Short task:
Put the lines from the one containing "this 896×1344 image." through the one containing "rusty metal beam [0, 919, 437, 1005]", inclusive, into a numbered list, leaving out any blank lines.

Available data:

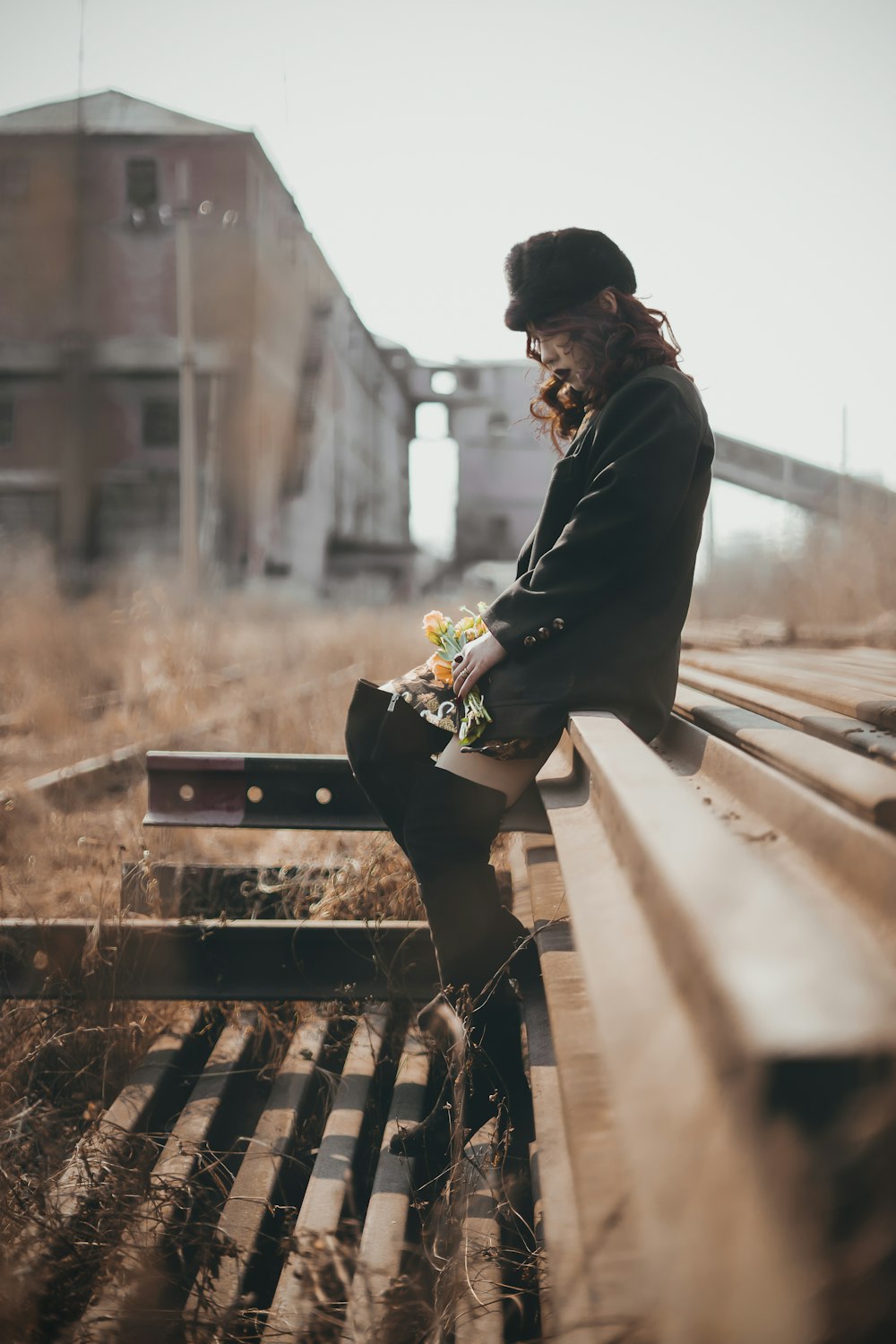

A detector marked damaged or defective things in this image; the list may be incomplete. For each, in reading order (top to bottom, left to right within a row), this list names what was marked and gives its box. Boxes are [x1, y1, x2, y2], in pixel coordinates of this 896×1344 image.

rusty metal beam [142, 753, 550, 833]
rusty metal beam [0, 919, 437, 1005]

...

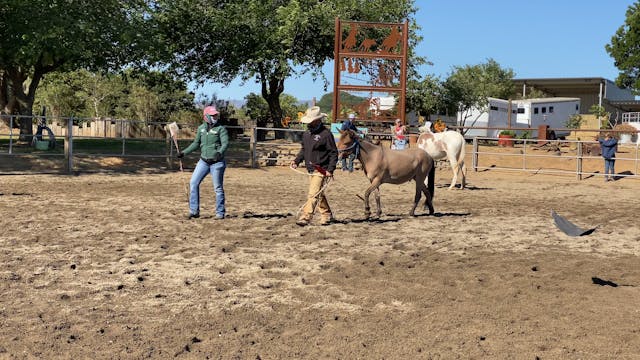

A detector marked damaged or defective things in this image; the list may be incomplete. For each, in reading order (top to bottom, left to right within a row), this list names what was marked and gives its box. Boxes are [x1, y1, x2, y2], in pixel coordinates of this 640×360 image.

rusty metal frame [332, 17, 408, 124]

Solution to the problem:
1. A detector marked damaged or defective things in this image; the list may be incomplete. For each, in reading order (top to bottom, left to right within a row), this list names what was marked and gives its box. Boxes are [x1, y1, x2, y2], in pixel coordinates of this 896×1344 image.
2. rusty metal beam [142, 753, 550, 833]
3. rusty metal beam [0, 919, 437, 1005]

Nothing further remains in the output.